“One forgives to the degree that one loves.”
— Francois de La Rochefoucauld
I was thinking about forgiveness and how that word has changed its meaning so much for me in just the last few years. Previously, my thoughts on forgiveness were much like how Wikipedia states it in the beginning of their piece on forgiveness. It begins, “Forgiveness is typically defined as the process of concluding resentment, indignation or anger as a result of a perceived offense, difference or mistake, or ceasing to demand punishment or restitution.” Yep. That was pretty much how I used to feel too. I love the phrase in there, ‘concluding resentment, indignation or anger.’

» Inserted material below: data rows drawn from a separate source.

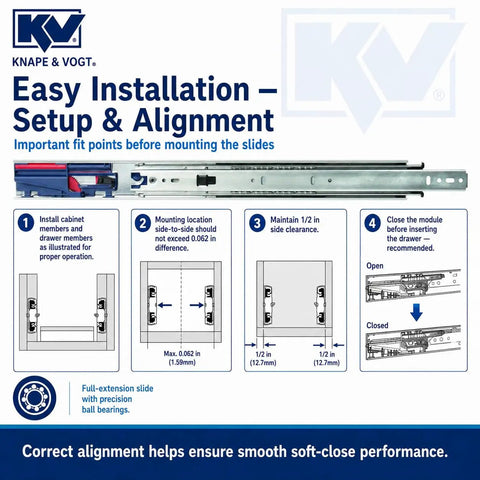 KV®
KNAPE & VOGT®

Easy Installation – Setup & Alignment

Important fit points before mounting the slides

1 Install cabinet members and drawer members as illustrated for proper operation.

2 Mounting location side-to-side should not exceed 0.062 in difference.

Max. 0.062 in (1.59mm)

3 Maintain 1/2 in side clearance.

1/2 in (12.7mm)

1/2 in (12.7mm)

4 Close the module before inserting the drawer — recommended.

Open

Closed

Full-extension slide with precision ball bearings.

Correct alignment helps ensure smooth soft-close performance.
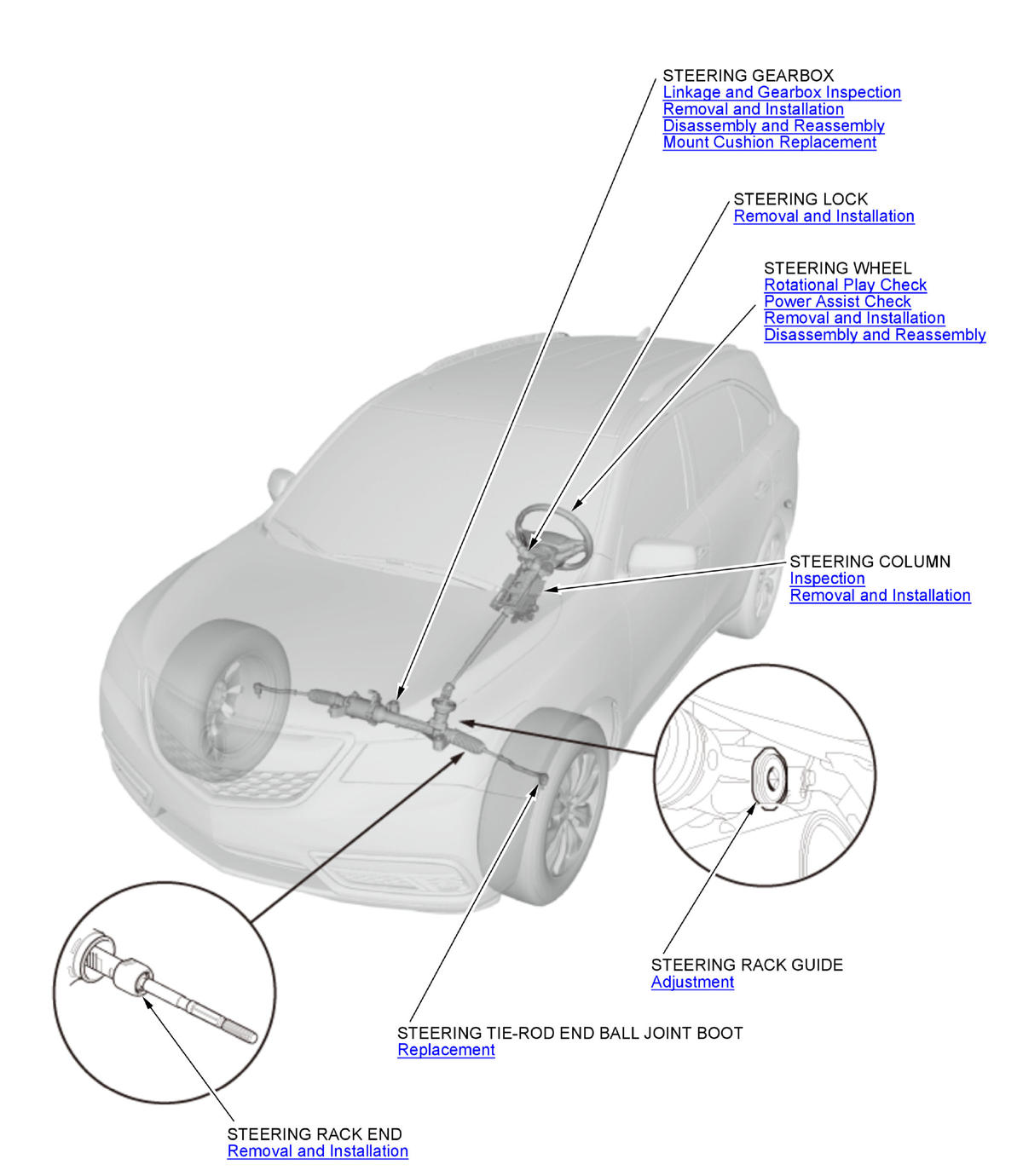 STEERING GEARBOX
Linkage and Gearbox Inspection
Removal and Installation
Disassembly and Reassembly
Mount Cushion Replacement

STEERING LOCK
Removal and Installation

STEERING WHEEL
Rotational Play Check
Power Assist Check
Removal and Installation
Disassembly and Reassembly

STEERING COLUMN
Inspection
Removal and Installation

STEERING RACK GUIDE
Adjustment

STEERING TIE-ROD END BALL JOINT BOOT
Replacement

STEERING RACK END
Removal and Installation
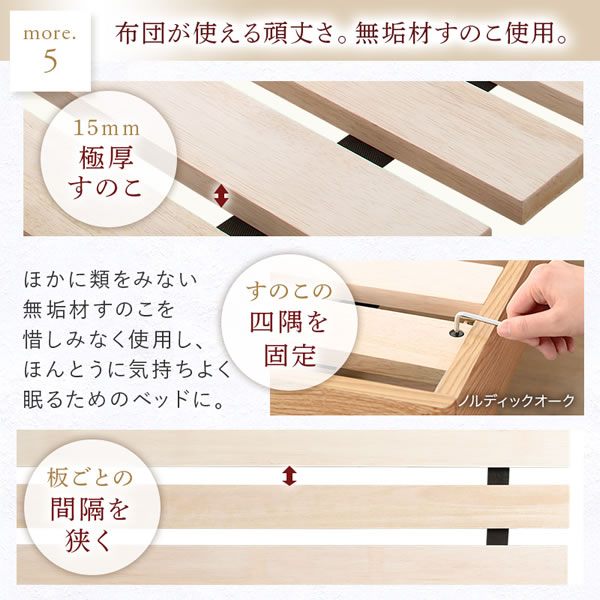 more.
5

布団が使える頑丈さ。無垢材すのこ使用。

15mm
極厚
すのこ

ほかに類をみない無垢材すのこを惜しみなく使用し、ほんとうに気持ちよく眠るためのベッドに。

すのこの
四隅を
固定

ノルディックオーク

板ごとの
間隔を
狭く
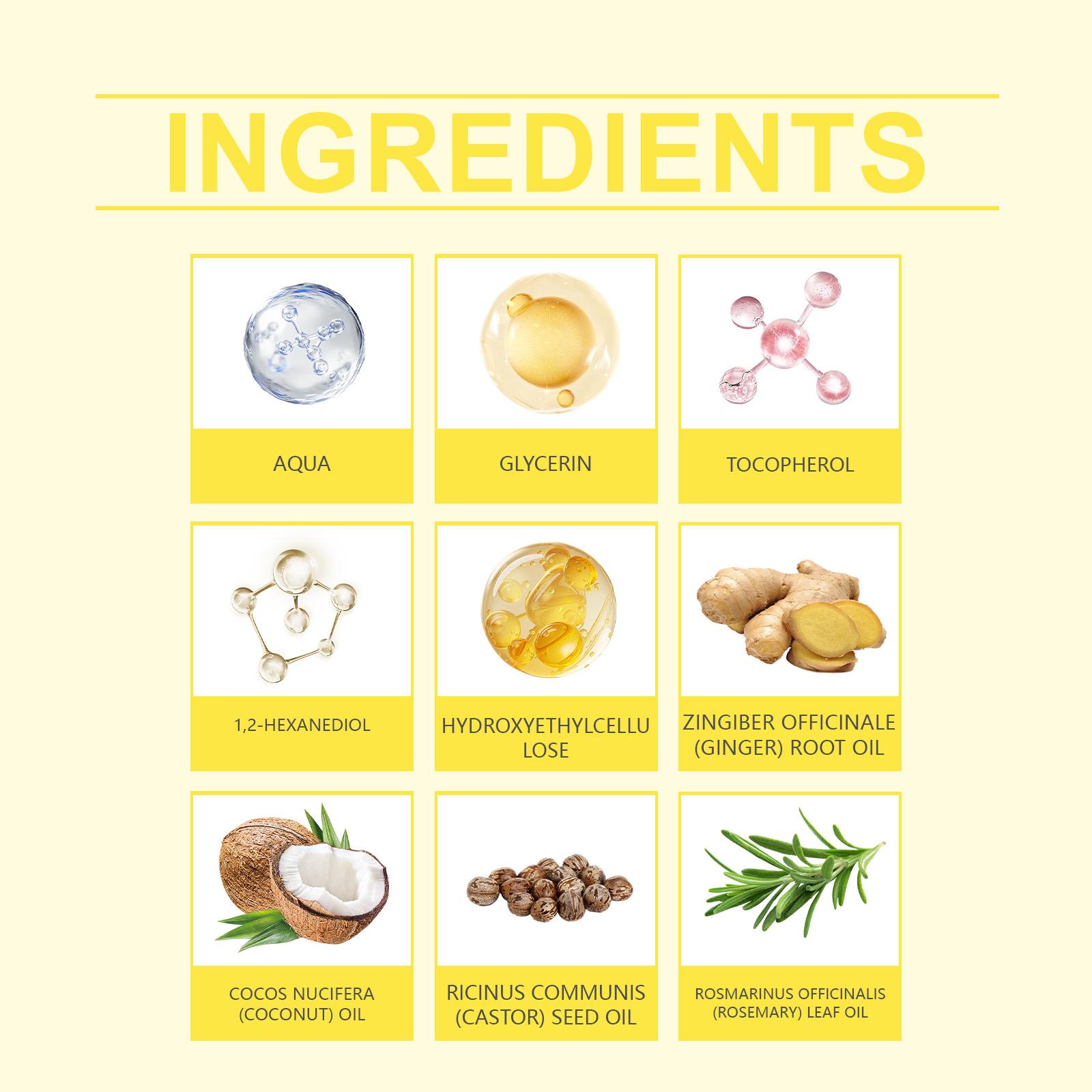 INGREDIENTS

AQUA

GLYCERIN

TOCOPHEROL

1,2-HEXANEDIOL

HYDROXYETHYLCELLU LOSE

ZINGIBER OFFICINALE (GINGER) ROOT OIL

COCOS NUCIFERA (COCONUT) OIL

RICINUS COMMUNIS (CASTOR) SEED OIL

ROSMARINUS OFFICINALIS (ROSEMARY) LEAF OIL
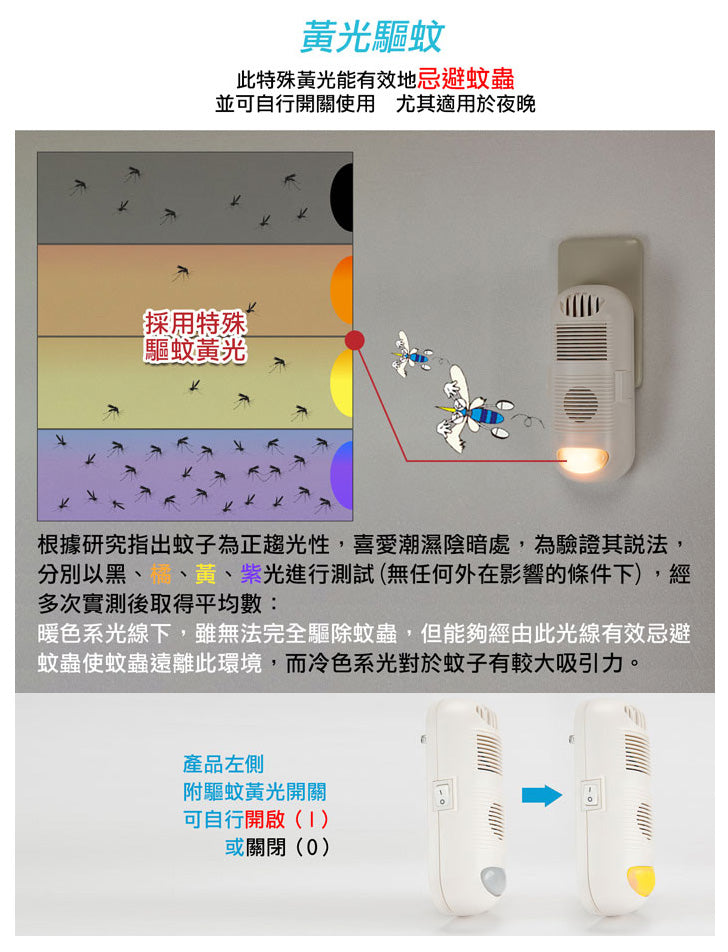 黃光驅蚊

此特殊黃光能有效地忌避蚊蟲
並可自行開關使用　尤其適用於夜晚

採用特殊
驅蚊黃光

根據研究指出蚊子為正趨光性，喜愛潮濕陰暗處，為驗證其說法，分別以黑、橘、黃、紫光進行測試（無任何外在影響的條件下），經多次實測後取得平均數：
暖色系光線下，雖無法完全驅除蚊蟲，但能夠經由此光線有效忌避蚊蟲使蚊蟲遠離此環境，而冷色系光對於蚊子有較大吸引力。

產品左側
附驅蚊黃光開關
可自行開啟（I）
或關閉（0）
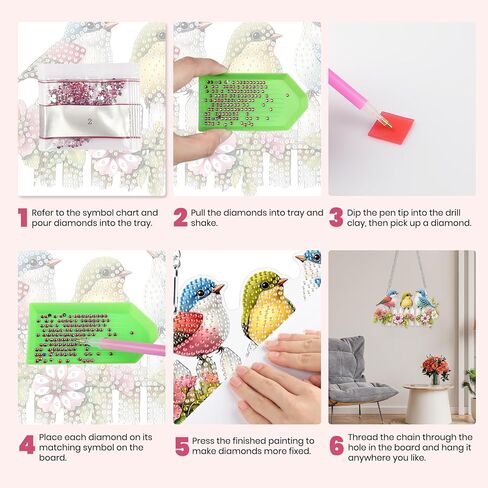 2

1 Refer to the symbol chart and pour diamonds into the tray.

2 Pull the diamonds into tray and shake.

3 Dip the pen tip into the drill clay, then pick up a diamond.

4 Place each diamond on its matching symbol on the board.

5 Press the finished painting to make diamonds more fixed.

6 Thread the chain through the hole in the board and hang it anywhere you like.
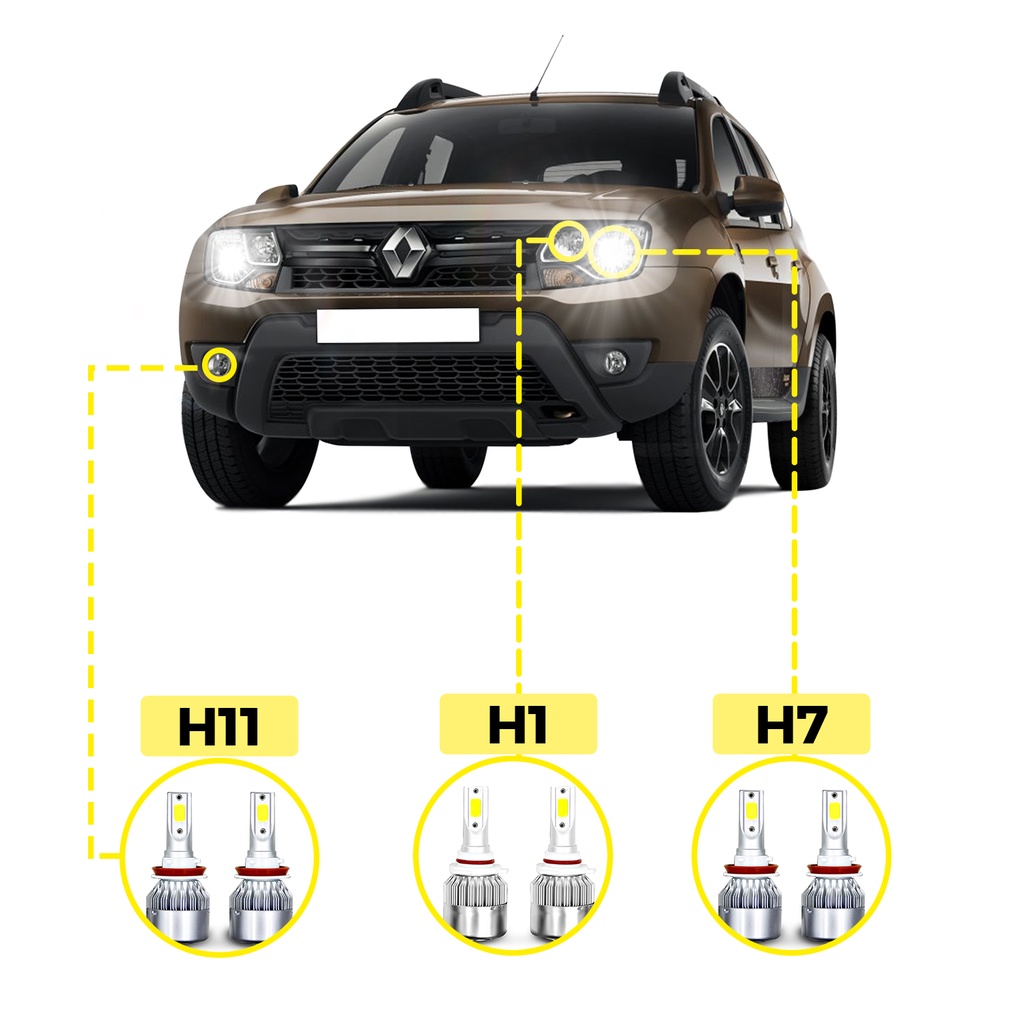 H11

H1

H7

I used to hear the phrase a lot, ‘forgive and forget,’ as if that were what people actually did. I heard a lot about the idea of forgiving, but didn’t see much forgetting. That reminds me of this wonderful quote: “There’s no point in burying the hatchet if you’re going to put up a marker on the site.” — Sydney Harris.
Basically, people do something or say something and we take offense or are not pleased with that, then we are supposed to forgive them? Shouldn’t they be the ones to set things right? Isn’t this how we think sometimes?
If I think about that last comment, I see that it wasn’t the other but our own reaction or response that creates the resentment, indignation or anger. In other words, that is our own idea. Then, for some reason, whether we think it is the Christian thing to do or the right thing to do, or someone is prodding us, we say they are forgiven, but in reality we cannot forgive them, since they didn’t do anything to forgive, but we did it to ourselves.
I would have had a hard to getting that a few years back, but now it is so clear. We habitually react or respond in blame which is what creates the potential for needing forgiveness to begin with.
Another way to look at forgiveness is to just let go. Pretend this problem is a bag with a strap and we’ve gathered a few of them, and now we forgive ourselves by taking that burden off ourselves and leaving it on the road and walking away leaving it behind us. In this, we can see that forgiveness is not something we are doing for others, but for ourselves alone. It is our own feeling that we are healing or trying to heal. It was all our own idea.
And, I save the best for last. From what I’ve learned, forgiveness is a personal release of love and the more unconditional love I will allow and release, the more I am forgiven and the less I see a need for any forgiveness, for there is no more blame, and only loving.
It Is As It Should Be Since We Are All Created From The Same Source.
Spread Some Joy Today–Memory is a two-way event. By releasing those memories that no longer serve us, we are free to experience joy.